Let's say I had a secret number and I completely forgot what it was. However, I remember that when I multiplied that secret number by 3, I got 12.
Can you work backwards to figure out what my secret number must have been? In this case, my secret number must have been 4. 4 × 3 does in fact give me 12 and no other number times 3 gives 12.
One potential interpretation of 12 ÷ 3 could be "The number that when multiplied by 3, gives you 12". With that interpretation, I think we can all agree that 12 ÷ 3 is 4.
Let's say I had a secret number and I completely forgot what it was. However, I remember that when I multiplied that secret number by 0, I got 0.
Can you work backwards to figure out what my secret number must have been? In this case, my secret number could have been anything.
One potential interpretation of 0 ÷ 0 could be "The number that when multiplied by 0, gives you 0". But that's an ambiguous statement. There are many such numbers. Which one do you mean when you say "the"?

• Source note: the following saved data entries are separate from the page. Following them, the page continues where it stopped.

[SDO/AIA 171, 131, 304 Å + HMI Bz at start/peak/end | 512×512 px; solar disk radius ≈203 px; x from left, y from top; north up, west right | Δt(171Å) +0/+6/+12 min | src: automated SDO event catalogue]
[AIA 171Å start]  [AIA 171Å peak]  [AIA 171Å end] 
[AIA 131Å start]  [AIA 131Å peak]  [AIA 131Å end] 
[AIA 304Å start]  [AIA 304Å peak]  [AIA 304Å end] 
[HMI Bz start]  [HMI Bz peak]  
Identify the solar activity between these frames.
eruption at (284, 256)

Let's say I had a secret number and I completely forgot what it was. However, I remember that when I multiplied that secret number by 0, I got 5.
Can you work backwards to figure out what my secret number must have been? In this case, something went wrong. No such number exists.
One potential interpretation of 5 ÷ 0 could be "The number that when multiplied by 0, gives you 5". But there's no such thing (at least, not in conventional number systems).